Page 1 of 2 12 LastLast
Results 1 to 15 of 16
  1. #1
    Join Date
    Jan 2008
    Posts
    14

    Unanswered: How can this query be improved to increase performance

    I have a table with 26 million rows. I have 9 queries that take at least 16 hours to complete. The queries are run every three months but i would like to change the query as they take too long to process.

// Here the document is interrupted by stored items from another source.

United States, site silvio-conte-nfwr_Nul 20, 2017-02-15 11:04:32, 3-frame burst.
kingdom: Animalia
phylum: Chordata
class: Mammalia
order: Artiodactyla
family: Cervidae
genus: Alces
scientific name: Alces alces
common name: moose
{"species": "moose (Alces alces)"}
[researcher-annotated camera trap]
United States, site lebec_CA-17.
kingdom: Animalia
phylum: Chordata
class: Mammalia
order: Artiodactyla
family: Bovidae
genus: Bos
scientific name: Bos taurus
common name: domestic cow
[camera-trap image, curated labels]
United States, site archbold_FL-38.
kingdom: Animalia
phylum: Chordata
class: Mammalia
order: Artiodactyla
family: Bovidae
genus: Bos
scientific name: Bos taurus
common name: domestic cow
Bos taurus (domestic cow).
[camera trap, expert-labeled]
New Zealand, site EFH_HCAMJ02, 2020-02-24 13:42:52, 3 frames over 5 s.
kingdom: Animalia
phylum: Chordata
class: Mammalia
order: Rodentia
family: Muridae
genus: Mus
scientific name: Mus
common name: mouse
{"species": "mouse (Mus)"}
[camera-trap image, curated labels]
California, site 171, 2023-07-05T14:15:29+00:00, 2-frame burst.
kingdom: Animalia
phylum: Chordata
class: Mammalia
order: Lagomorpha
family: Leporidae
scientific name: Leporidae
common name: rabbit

I have a feeling the design of the query can be changed.

    All 9 queries look like this
    Code:
    update transaction
    set counted='L'
    where counted is null 
    and 
    (
     user_id like 'AB12EFXX%'
     or user_id like 'ABCD1XX%'
     or user_id like 'ABCDE2FXX%'
     or user_id like 'ABCDEF3XX%'
     or user_id like 'ABC4DEFXX%'
     or user_id like 'ABCD5EFXX%'
     or user_id like 'ABCDE6FXX%'
     or user_id like 'ABCDE7FXX%'
     or user_id like 'ABCDE8FXX%'
     or user_id like 'ABCDE9FXX%'
     or user_id like 'ABCDE11FXX%'
     or user_id like 'ABCDEFXX12%'
     or user_id like 'ABCDEFXX45%'
     or user_id like 'ABCDEFXXFTYT%'
     or user_id like 'ABCDEFXXD%'
     or user_id like 'ABCDEFXX9%'
     or user_id like 'ABCDEFXX8%'
     or user_id like 'ABCDEFX7X%'
     or user_id like 'ABCDEF6XX%'
     or user_id like 'ABCDEFX5GX%'
     or user_id like 'ABCDEFXXX%'
     or user_id like 'ABCDEF3XXX%'
     or user_id like 'ABCDEF1XX%'
     or user_id like 'ABCDEF0XX%'
    )
    I had a think about this and i think that what its doing is that it is checking each of the above user_id's against all 21 million rows. The above query has about 25 user_id so it must be going through 21 million rows 25 times. And it does this 9 times because i have 9 scripts.

    This is just a guess but if true then that explains why it takes at least 16 hours to complete. Now im looking for ideas and suggestions as to how the above can be improved as that is where i am failing.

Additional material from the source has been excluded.